Of course, kids don’t always like repetition. Whatever they are watching has to be complex enough to allow, upon repeated exposure, for deeper and deeper levels of comprehension. At the same time, it can’t be so complex that the first time around it baffles the children and turns them off. In order to strike this balance, Blue’s Clues engages in much of the same kind of research as Sesame Street—but at a far more intense level. Where Sesame Street tests a given show only once—and after it’s completed—Blue’s Clues tests shows three times before they go on the air. And while Sesame Street will typically only test a third of its episodes, Blue’s Clues tests them all.
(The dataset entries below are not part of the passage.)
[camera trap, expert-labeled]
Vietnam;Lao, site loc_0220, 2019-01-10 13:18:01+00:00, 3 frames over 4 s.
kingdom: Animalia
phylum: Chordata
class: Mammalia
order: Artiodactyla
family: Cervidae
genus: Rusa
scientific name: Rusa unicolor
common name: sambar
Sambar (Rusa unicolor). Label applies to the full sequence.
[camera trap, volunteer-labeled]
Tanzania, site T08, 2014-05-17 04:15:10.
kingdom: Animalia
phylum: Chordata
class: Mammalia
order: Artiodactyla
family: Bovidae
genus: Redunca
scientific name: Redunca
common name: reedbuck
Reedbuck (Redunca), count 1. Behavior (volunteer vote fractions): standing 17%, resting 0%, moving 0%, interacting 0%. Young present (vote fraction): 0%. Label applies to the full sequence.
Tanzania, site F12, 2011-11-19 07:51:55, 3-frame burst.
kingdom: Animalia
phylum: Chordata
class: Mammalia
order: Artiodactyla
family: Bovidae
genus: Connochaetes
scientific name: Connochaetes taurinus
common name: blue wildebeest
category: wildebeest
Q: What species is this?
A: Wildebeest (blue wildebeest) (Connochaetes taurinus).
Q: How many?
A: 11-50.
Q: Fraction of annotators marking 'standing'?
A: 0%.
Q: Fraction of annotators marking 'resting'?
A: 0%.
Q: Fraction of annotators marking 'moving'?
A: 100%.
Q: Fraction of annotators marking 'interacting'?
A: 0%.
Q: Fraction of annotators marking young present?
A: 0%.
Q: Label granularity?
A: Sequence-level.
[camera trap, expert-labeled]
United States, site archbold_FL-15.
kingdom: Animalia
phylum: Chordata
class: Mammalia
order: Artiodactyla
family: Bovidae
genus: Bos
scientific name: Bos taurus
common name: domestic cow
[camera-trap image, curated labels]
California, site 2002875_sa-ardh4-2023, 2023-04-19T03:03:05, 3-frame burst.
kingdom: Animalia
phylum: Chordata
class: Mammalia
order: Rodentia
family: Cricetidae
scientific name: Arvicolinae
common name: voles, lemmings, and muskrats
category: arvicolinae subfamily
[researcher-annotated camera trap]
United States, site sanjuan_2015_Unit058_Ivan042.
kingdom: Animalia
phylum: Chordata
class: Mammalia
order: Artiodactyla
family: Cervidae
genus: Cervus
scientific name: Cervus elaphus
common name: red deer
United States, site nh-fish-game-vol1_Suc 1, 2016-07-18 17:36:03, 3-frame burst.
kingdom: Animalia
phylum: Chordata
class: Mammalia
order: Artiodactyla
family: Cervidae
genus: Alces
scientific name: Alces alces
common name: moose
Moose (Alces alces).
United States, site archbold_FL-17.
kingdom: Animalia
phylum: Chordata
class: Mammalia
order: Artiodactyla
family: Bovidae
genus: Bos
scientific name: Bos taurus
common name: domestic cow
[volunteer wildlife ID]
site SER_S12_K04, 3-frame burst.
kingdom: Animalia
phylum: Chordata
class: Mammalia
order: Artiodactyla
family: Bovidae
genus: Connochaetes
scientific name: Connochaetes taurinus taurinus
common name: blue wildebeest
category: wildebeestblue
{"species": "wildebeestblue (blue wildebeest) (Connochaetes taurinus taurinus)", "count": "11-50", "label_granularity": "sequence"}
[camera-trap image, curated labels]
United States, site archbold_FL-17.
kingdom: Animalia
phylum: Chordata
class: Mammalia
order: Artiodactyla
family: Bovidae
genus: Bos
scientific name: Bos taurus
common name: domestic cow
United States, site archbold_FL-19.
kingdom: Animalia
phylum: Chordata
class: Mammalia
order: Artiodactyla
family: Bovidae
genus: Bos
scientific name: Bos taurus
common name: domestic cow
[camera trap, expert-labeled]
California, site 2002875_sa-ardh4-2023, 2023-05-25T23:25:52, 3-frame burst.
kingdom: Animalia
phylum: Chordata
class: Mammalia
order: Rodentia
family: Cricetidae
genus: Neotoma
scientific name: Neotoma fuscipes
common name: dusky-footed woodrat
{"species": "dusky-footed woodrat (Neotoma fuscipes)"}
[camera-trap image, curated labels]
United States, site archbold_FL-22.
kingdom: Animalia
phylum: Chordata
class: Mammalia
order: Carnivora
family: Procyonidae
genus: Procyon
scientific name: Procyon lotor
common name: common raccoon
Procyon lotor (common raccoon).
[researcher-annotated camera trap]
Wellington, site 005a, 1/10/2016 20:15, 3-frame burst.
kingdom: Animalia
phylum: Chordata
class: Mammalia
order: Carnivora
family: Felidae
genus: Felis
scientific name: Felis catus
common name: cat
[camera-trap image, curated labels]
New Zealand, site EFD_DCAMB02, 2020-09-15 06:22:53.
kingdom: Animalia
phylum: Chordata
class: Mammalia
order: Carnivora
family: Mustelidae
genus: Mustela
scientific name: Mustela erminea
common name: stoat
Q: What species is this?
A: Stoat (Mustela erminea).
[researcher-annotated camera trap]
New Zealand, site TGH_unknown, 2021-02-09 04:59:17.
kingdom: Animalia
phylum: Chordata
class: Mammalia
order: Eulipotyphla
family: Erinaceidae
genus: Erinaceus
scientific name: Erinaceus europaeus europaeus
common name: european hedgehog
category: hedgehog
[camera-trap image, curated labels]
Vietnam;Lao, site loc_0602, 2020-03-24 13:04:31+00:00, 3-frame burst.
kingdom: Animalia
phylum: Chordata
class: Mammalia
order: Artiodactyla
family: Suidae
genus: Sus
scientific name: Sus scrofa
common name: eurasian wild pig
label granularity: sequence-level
I accompanied the Blue’s Clues research team on one of their weekly excursions to talk to preschoolers. They were led by Alice Wilder, director of research for the show, a lively dark haired woman who had just finished her doctorate in education at Columbia University. With her were two others, both women in their early twenties—Alison Gilman and Allison Sherman. On the morning that I joined them they were testing a proposed script at a preschool in Greenwich Village.